Bagaimana bangsa Indonesia memaknai sejarahnya bahwa mereka pernah memiliki, mengagumi dan mencintai orang besar seperti Bung Karno? Seberapa besar kesungguh-sungguhan mereka untuk benar-benar mendengarkan dan belajar kepada beliau?

“Apakah bangsa Indonesia punya kesetiaan untuk menjalankan aspirasi-aspirasi kebangsaan beliau? Juga punya keteguhan dan disiplin untuk mempertahankan pemikiran beliau dalam menjalankan Pemerintahan dan pembangunannya?” ucap Cak Nun (Emha Ainun Nadjib) dalam tulisannya Pengkhianatan Terhadap Bung Karno.

Tak hanya di dalam negeri, sepak terjang Bung Karno di kancah internasional pun telah diakui negara-negara dunia. Sesuai kalimat yang tertera dalam Pembukaan UUD 1945, ‘…ikut melaksanakan ketertiban dunia yang berdasarkan kemerdekaan…’

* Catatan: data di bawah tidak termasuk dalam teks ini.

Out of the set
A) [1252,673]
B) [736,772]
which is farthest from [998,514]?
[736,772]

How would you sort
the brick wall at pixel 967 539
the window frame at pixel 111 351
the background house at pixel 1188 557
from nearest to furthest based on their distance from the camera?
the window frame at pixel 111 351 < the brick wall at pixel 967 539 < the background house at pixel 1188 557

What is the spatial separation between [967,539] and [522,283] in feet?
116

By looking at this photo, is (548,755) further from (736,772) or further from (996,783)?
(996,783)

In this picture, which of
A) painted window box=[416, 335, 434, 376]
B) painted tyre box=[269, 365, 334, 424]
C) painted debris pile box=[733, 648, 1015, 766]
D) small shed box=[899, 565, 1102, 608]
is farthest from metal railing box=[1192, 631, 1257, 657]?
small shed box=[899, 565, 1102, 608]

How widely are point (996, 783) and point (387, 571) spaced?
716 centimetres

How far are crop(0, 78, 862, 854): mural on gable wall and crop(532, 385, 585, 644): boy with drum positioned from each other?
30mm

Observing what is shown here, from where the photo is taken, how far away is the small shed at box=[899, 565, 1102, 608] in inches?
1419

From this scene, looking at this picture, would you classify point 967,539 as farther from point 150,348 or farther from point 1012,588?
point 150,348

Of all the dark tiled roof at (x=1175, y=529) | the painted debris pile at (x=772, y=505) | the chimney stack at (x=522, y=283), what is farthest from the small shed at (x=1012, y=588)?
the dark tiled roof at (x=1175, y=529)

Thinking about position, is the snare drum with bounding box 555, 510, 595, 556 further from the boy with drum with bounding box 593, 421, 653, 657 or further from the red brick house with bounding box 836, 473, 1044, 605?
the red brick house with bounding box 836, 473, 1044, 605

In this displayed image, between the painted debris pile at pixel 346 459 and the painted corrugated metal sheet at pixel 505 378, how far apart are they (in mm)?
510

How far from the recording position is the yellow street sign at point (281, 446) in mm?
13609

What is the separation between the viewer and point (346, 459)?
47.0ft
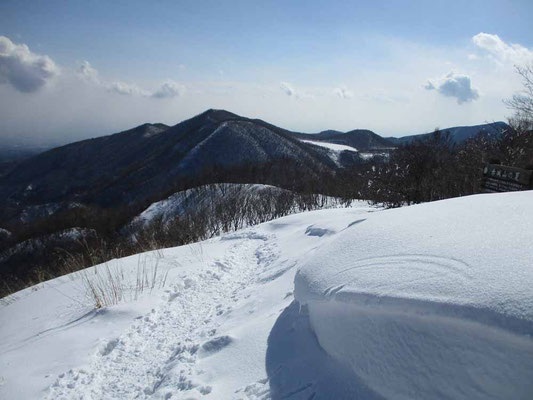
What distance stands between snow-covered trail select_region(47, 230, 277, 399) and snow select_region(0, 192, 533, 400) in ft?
0.06

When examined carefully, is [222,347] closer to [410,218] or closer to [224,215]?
[410,218]

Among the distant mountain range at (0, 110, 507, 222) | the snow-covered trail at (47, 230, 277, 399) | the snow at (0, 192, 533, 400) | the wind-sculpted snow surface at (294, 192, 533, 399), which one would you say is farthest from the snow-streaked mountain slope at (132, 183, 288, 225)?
the wind-sculpted snow surface at (294, 192, 533, 399)

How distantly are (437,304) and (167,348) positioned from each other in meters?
3.28

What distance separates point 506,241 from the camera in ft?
7.75

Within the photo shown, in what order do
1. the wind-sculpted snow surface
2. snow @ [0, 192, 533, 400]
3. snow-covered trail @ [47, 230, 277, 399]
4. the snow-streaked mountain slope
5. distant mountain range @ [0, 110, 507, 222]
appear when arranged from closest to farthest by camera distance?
the wind-sculpted snow surface
snow @ [0, 192, 533, 400]
snow-covered trail @ [47, 230, 277, 399]
the snow-streaked mountain slope
distant mountain range @ [0, 110, 507, 222]

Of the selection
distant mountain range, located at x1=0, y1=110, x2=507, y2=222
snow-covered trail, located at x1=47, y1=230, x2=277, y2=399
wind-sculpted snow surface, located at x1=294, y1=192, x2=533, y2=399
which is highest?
distant mountain range, located at x1=0, y1=110, x2=507, y2=222

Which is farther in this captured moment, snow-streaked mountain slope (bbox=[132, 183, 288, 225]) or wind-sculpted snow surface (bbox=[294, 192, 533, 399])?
snow-streaked mountain slope (bbox=[132, 183, 288, 225])

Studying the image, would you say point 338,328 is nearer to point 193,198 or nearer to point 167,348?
point 167,348

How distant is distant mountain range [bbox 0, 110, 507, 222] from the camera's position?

Pengamat Politik dari Universitas Muhammadiyah Malang, Hutri Agustino menganggap Bung Karno sebagai seorang visioner.

Bung Karno memberikan cendera mata keris kepada Fidel Castro saat berkunjung ke Havana, Kuba pada 1960. (Life)

“Saat dunia terbelah dengan pemikiran liberal dan kapitalis yang diusung negara-negara blok barat dan komunis sosialis yang diusung negara-negara blok timur, Bung Karno justru tampil sebagai salah satu pelopor menciptakan gerakan Non-Blok,” kata Hutri kepada VOI beberapa waktu lalu.

Dengan mengusung konsep politik luar negeri bebas aktif, bebas menentukan sikap dan kebijaksanaan terhadap permasalahan internasional dan tidak mengikatkan diri secara apriori pada satu kekuatan dunia serta secara aktif, Bung Karno telah menjadikan Indonesia yang kala itu baru merdeka sebagai negara yang disegani.

Karismanya telah mendunia. Sejumlah negara bahkan mengabadikan namanya sebagai simbol penghargaan. Di Mesir, Bung Karno diabadikan sebagai nama jalan di daerah Agouza, Giza. Juga di Maroko, Jalan Rue Soekarno di Rabat.

Di Pakistan, sebagai nama tempat Soekarno Square Khyber Bazar di Pheswar dan Soekarno Bazar di Lahore. Di Rusia, sebagai nama Masjid di Kota Saint Petersburg.  Sedangkan Kuba, mengabadikan nama Bung Karno sebagai gambar perangko resmi saat hari ulang tahun ke-80 Fidel Castro.

Selamat Hari Pahlawan. Pahlawanku, teladanku.